At the White House, Froman served as the “sherpa” to the massive Group of Eight and Group of 20 economic summits each year. He also organized interagency meetings to formulate the administration’s position on the TPP, talks on which had begun under the George W. Bush administration. The Obama administration announced that it would re-join the talks in 2010, as part of a strategy to shift U.S. foreign policy attention toward Asia.
During that time, Froman’s wife, Nancy Goodman, founded a nonprofit organization, Kids v. Cancer, that promotes pediatric cancer research. The group helped write the Creating Hope Act, a measure passed by Congress in 2012 that provides federal incentives to spur the development of cancer drugs.

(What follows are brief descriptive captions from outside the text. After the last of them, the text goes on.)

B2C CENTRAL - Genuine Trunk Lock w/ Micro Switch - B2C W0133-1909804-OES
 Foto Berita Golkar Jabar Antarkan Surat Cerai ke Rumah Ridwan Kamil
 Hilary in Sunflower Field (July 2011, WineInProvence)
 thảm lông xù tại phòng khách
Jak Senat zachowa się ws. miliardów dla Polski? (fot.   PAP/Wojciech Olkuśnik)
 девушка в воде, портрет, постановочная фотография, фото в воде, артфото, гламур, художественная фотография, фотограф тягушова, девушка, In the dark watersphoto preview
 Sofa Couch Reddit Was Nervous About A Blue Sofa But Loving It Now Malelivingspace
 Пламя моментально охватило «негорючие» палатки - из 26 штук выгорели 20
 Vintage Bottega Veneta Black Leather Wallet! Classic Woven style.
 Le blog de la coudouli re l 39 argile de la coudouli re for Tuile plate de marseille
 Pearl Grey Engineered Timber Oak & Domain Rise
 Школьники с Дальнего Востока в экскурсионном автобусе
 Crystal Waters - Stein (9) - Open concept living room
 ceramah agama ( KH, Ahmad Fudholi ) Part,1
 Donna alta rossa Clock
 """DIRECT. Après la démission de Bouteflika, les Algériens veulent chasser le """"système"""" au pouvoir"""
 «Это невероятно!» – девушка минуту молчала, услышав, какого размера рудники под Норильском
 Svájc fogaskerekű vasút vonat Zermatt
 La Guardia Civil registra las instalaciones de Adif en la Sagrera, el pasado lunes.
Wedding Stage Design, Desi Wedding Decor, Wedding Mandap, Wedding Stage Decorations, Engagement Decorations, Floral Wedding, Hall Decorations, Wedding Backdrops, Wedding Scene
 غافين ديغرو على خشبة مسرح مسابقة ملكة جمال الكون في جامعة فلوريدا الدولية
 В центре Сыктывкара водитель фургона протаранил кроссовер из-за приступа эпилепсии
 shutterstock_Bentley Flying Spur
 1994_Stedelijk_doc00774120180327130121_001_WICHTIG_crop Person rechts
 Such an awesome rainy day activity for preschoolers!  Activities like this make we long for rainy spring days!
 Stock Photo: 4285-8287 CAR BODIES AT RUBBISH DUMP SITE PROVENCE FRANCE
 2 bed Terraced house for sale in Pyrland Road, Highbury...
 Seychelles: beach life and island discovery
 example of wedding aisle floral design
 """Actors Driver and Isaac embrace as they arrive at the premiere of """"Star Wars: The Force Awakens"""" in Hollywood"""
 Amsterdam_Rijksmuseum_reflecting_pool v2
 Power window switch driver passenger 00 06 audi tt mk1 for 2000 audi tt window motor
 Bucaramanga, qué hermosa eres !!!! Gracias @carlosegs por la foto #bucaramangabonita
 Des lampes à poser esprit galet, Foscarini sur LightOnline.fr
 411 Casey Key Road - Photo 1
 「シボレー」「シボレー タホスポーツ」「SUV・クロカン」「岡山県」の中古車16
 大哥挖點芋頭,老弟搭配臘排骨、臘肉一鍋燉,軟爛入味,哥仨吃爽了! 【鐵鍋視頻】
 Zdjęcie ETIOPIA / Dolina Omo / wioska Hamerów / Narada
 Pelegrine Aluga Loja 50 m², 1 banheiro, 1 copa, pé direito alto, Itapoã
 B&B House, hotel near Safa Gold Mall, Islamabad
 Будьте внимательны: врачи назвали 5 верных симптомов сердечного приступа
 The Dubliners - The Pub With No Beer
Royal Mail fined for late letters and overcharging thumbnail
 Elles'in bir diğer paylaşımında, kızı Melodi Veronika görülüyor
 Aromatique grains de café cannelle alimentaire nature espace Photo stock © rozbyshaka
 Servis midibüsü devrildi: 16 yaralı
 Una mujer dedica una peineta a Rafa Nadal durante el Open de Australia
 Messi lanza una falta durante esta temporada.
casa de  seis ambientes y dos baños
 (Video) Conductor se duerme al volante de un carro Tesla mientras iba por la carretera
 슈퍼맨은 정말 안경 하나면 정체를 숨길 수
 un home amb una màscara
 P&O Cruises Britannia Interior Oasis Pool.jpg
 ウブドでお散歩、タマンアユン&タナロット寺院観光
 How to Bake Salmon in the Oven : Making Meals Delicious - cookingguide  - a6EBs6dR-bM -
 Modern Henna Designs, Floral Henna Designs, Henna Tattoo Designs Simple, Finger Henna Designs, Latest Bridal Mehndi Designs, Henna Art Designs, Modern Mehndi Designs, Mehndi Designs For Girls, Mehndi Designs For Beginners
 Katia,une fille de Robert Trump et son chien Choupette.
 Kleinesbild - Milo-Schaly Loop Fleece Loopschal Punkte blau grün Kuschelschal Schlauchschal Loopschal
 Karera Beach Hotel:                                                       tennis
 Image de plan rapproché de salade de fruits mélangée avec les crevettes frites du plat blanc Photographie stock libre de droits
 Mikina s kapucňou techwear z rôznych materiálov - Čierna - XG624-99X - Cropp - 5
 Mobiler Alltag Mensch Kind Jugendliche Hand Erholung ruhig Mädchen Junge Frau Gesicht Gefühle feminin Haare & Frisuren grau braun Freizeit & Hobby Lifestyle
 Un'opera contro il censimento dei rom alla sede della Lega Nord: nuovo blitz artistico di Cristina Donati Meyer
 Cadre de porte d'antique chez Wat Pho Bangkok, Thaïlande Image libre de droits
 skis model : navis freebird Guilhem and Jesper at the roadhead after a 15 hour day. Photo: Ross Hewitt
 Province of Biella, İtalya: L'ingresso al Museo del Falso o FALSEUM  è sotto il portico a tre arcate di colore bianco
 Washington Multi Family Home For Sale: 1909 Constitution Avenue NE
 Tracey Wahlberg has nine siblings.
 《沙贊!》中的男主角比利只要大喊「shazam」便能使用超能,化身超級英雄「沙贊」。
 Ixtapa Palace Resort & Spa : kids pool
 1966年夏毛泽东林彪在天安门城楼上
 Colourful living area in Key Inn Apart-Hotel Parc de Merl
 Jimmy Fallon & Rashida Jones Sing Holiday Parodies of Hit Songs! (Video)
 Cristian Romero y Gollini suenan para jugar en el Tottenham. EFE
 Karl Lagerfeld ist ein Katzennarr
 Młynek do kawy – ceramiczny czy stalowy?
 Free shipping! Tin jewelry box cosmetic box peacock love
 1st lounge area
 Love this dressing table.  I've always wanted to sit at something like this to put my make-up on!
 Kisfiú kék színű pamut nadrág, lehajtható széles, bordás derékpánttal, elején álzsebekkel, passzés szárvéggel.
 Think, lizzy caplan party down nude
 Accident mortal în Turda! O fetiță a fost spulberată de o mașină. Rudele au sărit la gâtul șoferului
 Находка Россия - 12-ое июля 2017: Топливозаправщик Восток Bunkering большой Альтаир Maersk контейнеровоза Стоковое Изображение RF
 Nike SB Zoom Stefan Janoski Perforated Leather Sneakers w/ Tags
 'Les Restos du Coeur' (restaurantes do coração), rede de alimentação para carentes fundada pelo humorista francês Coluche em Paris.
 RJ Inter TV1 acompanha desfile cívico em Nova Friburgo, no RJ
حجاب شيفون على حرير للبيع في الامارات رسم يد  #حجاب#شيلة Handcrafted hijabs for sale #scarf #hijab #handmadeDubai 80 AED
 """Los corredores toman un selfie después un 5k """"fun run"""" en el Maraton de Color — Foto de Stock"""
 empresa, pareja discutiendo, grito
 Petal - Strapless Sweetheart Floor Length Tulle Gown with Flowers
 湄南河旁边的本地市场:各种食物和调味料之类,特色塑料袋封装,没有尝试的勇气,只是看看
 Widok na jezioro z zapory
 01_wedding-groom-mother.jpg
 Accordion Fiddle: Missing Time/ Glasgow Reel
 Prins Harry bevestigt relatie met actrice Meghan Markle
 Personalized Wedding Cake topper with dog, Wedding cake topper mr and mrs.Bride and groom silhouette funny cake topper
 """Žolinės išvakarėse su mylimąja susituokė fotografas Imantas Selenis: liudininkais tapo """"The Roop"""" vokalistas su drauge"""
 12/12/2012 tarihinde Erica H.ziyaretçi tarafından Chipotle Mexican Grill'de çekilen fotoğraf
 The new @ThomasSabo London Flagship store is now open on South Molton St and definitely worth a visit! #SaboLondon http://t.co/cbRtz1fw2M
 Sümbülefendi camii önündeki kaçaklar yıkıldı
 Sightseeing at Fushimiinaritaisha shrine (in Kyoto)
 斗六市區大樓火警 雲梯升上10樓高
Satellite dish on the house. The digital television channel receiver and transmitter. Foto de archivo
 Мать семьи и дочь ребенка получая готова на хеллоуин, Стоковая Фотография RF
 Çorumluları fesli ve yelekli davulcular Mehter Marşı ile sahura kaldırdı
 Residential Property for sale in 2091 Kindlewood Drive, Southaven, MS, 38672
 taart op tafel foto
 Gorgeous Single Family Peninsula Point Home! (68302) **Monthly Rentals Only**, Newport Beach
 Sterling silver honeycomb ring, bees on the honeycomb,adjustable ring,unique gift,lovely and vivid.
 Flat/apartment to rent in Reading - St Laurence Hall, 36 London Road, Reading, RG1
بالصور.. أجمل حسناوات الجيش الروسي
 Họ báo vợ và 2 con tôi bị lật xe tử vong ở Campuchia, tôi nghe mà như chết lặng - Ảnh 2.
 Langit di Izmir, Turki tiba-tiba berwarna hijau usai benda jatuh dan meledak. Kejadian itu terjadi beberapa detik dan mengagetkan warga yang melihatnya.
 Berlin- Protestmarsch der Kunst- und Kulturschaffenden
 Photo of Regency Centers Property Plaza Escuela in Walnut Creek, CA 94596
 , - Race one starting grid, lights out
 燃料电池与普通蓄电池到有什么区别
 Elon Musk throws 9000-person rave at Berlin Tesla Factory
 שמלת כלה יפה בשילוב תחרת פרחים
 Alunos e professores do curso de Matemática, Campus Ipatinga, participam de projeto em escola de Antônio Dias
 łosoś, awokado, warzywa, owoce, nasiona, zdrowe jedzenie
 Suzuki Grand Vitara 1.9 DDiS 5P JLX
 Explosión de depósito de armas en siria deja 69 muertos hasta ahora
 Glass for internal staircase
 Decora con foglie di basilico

On a wall in Froman’s office hangs a framed photo of his daughter, Sarah, then 1 1/2 and wearing a pink dress, chasing Obama around his desk in the Oval Office on the day the president signed the bill. Froman and Goodman have another son, Benjamin, 13, who is a member of the rock band Twenty20 with the sons of other White House staff members, including former press secretary Jay Carney.
Froman knows the lyrics to the band’s songs, and he recently dashed out of his office — on a Sunday — to catch a Twenty20 show at a block party. Years ago, when they lived in New York City, he and his wife invited the musician Bono, who lived down the street, to their home to make pizza for dinner. Benjamin showed Bono’s sons how to play the musical video game Guitar Hero.
“We’re singing Beatles songs on Guitar Hero with Bono,” Froman said, shaking his head in disbelief at the memory. They’ve kept in touch — Froman attending U2 concerts and Bono, whose ONE Campaign advocates eradicating poverty and disease in developing nations, bending Froman’s ear on U.S. economic policy in Africa.
Froman exhibits no hint of exhaustion, despite having traveled to two dozen countries for his job. But his boss is determined to keep him inspired and energized. On a shelf near his desk is a small book titled, “Lincoln’s Speeches & Writings” — a birthday gift from the president.
“Thanks for your tireless work this year,” Obama wrote in the inscription. “Here are a few words from a predecessor of mine.”
U.S. trade representative Michael Froman is mobbed by Japanese reporters in April during the Trans-Pacific Partnership process.
In a photo that hangs in the office of U.S. trade representative Michael Froman, below, President Obama plays with Froman’s daughter, Sarah. Froman and the president have a relationship that stretches back to their time on the Harvard Law Review.